Edytor
Tools
What worked
The detectors directly implement a 6-pass revision heuristic distilled from editorial analysis of ~50 of my posts — the research document did the hard design work, and Claude Code translated it into code cleanly. The 'sit quietly in the room like an editor' philosophy shaped every decision: debounced analysis (2.5s after typing stops), folder scoping to blog/ and _draft/ only, console-only output in Phase 1 with visual surfaces deferred. The parser preserves character offsets, which means future gutter marks won't require re-architecture.
What broke
The citation detector has false positives on place names, acronyms, and sentence-starts — capitalization is a fundamentally weak heuristic for proper noun detection. Four of the six failure modes (metaphor coherence, inventory depth, promise alignment, transition quality) need LLM analysis that hasn't been built yet, so the tool currently catches surface-level issues only. parseDocument() silently skips malformed content, which is fine for drafts but means errors disappear quietly.
Roles
I wrote the research documents — the editorial analysis defining what a failure mode is and the 6-pass revision heuristic. Claude Code wrote every detector from those specs. The analysis cadence, folder scoping, and threshold configurability were co-designed.
Edytor (Writing Coach Obsidian Plugin)
Overview
Edytor is an Obsidian plugin providing real-time, non-disruptive writing coaching for personal blog drafting. It detects six specific failure modes derived from editorial feedback on my writing, helping catch recurring bad habits during drafting rather than after publication.
Philosophy: Non-disruptive observation, never interference with writing flow. The plugin "sits quietly in the room" like an editor — visible when you look for it, invisible when you don't.
Target users: Writers using Obsidian who maintain a personal blog (specifically my ~/book vault with blog/ and _draft/ folders).
What It Does
Six local detection systems running in real-time as you type:
- Hedge phrase detection — 14-phrase kill list ("I think", "perhaps", "sort of")
- Apology pattern detection — 8 patterns ("thinking out loud", "ramble-filled")
- Citation/proper noun density — Three-pass: as-argues, bibliography, proper-noun
- Sentence length detection — Max/avg word counts per sentence (configurable amber/red thresholds)

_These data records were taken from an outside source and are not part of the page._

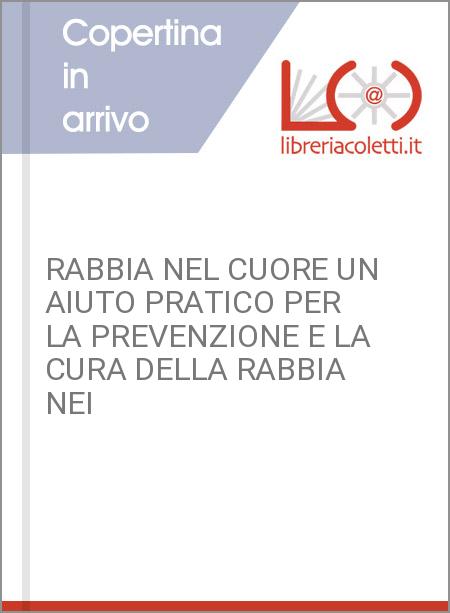 Copertina in arrivo

libreriacoletti.it

RABBIA NEL CUORE UN AIUTO PRATICO PER LA PREVENZIONE E LA CURA DELLA RABBIA NEI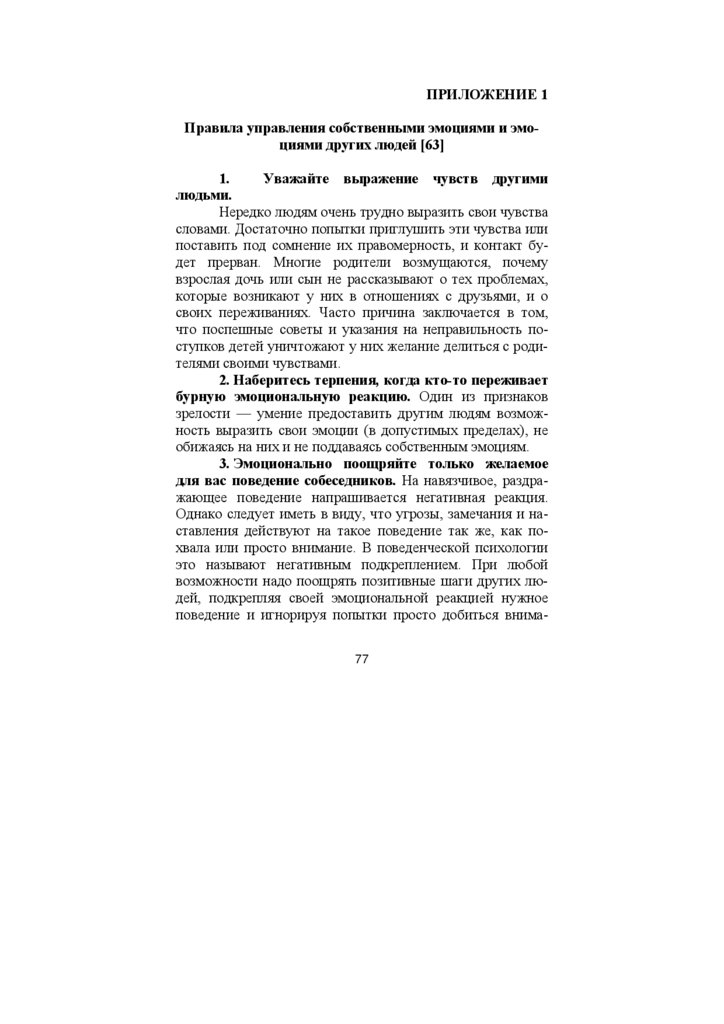 ПРИЛОЖЕНИЕ 1

Правила управления собственными эмоциями и эмоциями других людей [63]

1. Уважайте выражение чувств другими людьми.

Нередко людям очень трудно выразить свои чувства словами. Достаточно попытки приглушить эти чувства или поставить под сомнение их правомерность, и контакт будет прерван. Многие родители возмущаются, почему взрослая дочь или сын не рассказывают о тех проблемах, которые возникают у них в отношениях с друзьями, и о своих переживаниях. Часто причина заключается в том, что поспешные советы и указания на неправильность поступков детей уничтожают у них желание делиться с родителями своими чувствами.

2. Наберитесь терпения, когда кто-то переживает бурную эмоциональную реакцию. Один из признаков зрелости — умение предоставить другим людям возможность выразить свои эмоции (в допустимых пределах), не обижаясь на них и не поддаваясь собственным эмоциям.

3. Эмоционально поощряйте только желаемое для вас поведение собеседников. На навязчивое, раздражающее поведение напрашивается негативная реакция. Однако следует иметь в виду, что угрозы, замечания и наставления действуют на такое поведение так же, как похвала или просто внимание. В поведенческой психологии это называют негативным подкреплением. При любой возможности надо поощрять позитивные шаги других людей, подкрепляя своей эмоциональной реакцией нужное поведение и игнорируя попытки просто добиться внима-

77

- Parenthetical detection — Open parentheses count per sentence
- List/inventory detection — Markdown lists 3+ items and bibliography-style constructions
Analysis is debounced (2.5s after typing stops), scoped to blog/ and _draft/ folders only, with configurable thresholds per metric. Currently outputs to console; visual surfaces (status bar, gutter marks) are next.
How It Evolved
The real design work happened before any code was written. I analyzed ~50 of my published posts and distilled the recurring problems into a 6-pass revision heuristic. That research document became the spec — Claude Code translated each pass into a detector.
Phase 1 was deliberately minimal: console output only, no UI. The goal was to validate that the detectors catch real issues in real drafts before investing in visual surfaces. This turned out to be the right call — the citation detector's false positive rate on proper nouns would have been much more annoying as inline gutter marks than as console entries.
The parser preserves character offsets throughout the pipeline, which was a forward-looking decision: when gutter marks arrive in Phase 2, the architecture won't need to change.
Four of the six failure modes (metaphor coherence, inventory depth, promise alignment, transition quality) require LLM analysis via Roughneck, which means the tool currently catches surface-level writing issues only. The harder, more valuable detections are still ahead.
Architecture Decisions
- Research-first design — Detectors implement a specific editorial framework, not generic writing advice. The 6-pass heuristic came from analyzing my actual failure patterns.
- Offset preservation in parser — Character positions maintained from parse through analysis, so future visual overlays don't require re-architecture.
- Regex ordering — Longest-first matching, multi-pass citation detection, abbreviation handling to reduce false positives.
- Debounced, scoped analysis — 2.5s after typing stops, blog/ and _draft/ folders only. No performance impact on other vault activity.
- Console-first, UI-later — Validate detection quality before investing in visual surfaces.
Weaknesses and Open Questions
- Citation detection false positives — Capitalization is a weak heuristic; catches place names, acronyms, sentence-starts. May need a different approach entirely.
- No LLM analysis yet — The four hardest failure modes need Phase 3 (Roughneck integration). The current tool only catches surface-level issues.
- Silent error handling — parseDocument() skips malformed content without reporting. Fine for drafts, fragile as a pattern.
- No incremental analysis — Full re-analysis on every debounce. Not a problem at current document sizes, but won't scale to long-form.
- Zero UI — Console only until Phase 2 ships.
Ecosystem Role
Edytor connects to the broader portfolio through Roughneck (future LLM analysis queue) and CNC (future writing quality metrics). It's also the project most directly shaped by research rather than code — the editorial analysis documents are the real artifact, and the plugin is their runtime expression.